But this was just one aspect of Soviet influence on the ANC. When the SACP leaders decided to launch armed struggle Mandela was sent to seek assistance in Africa but his closest comrades went to the USSR. The Soviets agreed to help. For three decades, from the early 1960s until the early 1990s, thousands of ANC cadres, generation after generation, were trained in the Soviet Union or by Soviet military advisers and specialists in Angola. It is difficult to calculate how many of them received such training, as some returned several times, but Viacheslav Shiriaiev, the first Soviet main military adviser to the ANC in Angola, reckoned that in 1979-1983 alone about 6,000 cadres were trained. And a remarkable 95 per cent of the ANC leadership received some form of Soviet military training. 

This did not mean training in purely technical military skills. The most basic background course, taught to every ANC military cadre and practically to all the leadership of the organisation in exile — often more than once — was MCW, or Military Combat Work. The course included instructions in the organisation of the military underground and in the waging of an underground revolutionary war. Some researchers believe that the ANC leadership got the idea of the bloody "people's war" which unfolded in South Africa's townships in the late 1980s — replete with necklacings, targeted assassinations and terrifying "people's courts" —from Vietnam. An ANC delegation visited Vietnam in the late 1970s to benefit from the wisdom of General Giap. But long before then MCW provided manuals on how the "people's war" should be organised and waged. Ronnie Kasrils, one of the ANC's top military commanders, described MCW as the "major influence" on the changes in ANC policy (ie, its adoption of the "people's war"). 

But MCW was even more influential than that. The course contained as much political indoctrination as practical advice on the subversion of a state. It offered the same principles and ideas as the ANC's political documents but without the veneer that the official and open status of such documents required. It described "Lenin's principles of party leadership of MCW" and hailed the goals of the NDR which included not only democracy and self-determination, but also "the redistribution of wealth, of land and other means of production", which, in the view of the authors, should "dramatically improve the living and working standards of the oppressed", as well as the "implementation of the Freedom Charter with its programme of profound agrarian transformation and socialisation of those sectors of the economy in the grip of Monopoly Capitalism". By the late 1980s the MCW had become the ideological, strategic and tactical foundation of the whole movement. According to Kasrils, long an SACP stalwart, the pamphlet, based on the course but written by South African disciples, became its "Bible". 

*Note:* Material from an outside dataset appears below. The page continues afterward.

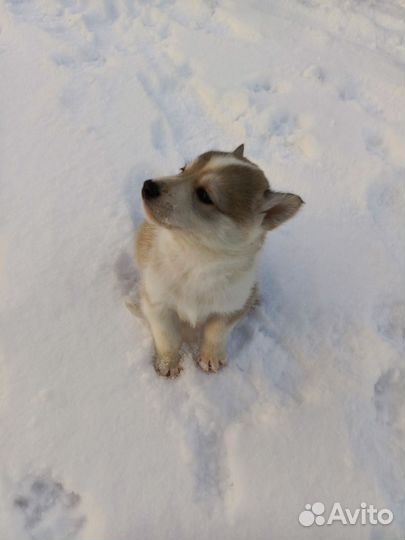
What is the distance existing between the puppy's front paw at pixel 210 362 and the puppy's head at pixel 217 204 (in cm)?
97

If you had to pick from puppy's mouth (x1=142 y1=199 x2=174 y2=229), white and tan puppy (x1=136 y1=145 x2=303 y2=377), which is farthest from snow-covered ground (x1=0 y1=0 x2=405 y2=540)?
puppy's mouth (x1=142 y1=199 x2=174 y2=229)

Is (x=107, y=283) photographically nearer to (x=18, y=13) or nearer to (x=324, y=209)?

Soviet military assistance to the ANC involved not only military training, but also the supply of arms, ammunition, uniforms and, in effect, every facility needed in the military camps. Umkhonto we Sizwe received an enormous boost in the late 1970s, when the youth of the Soweto generation fled the country in their thousands in order to fight the regime. There was nowhere for them to go but the ANC camps in Angola, which were built by the Soviets and maintained by Soviet supplies.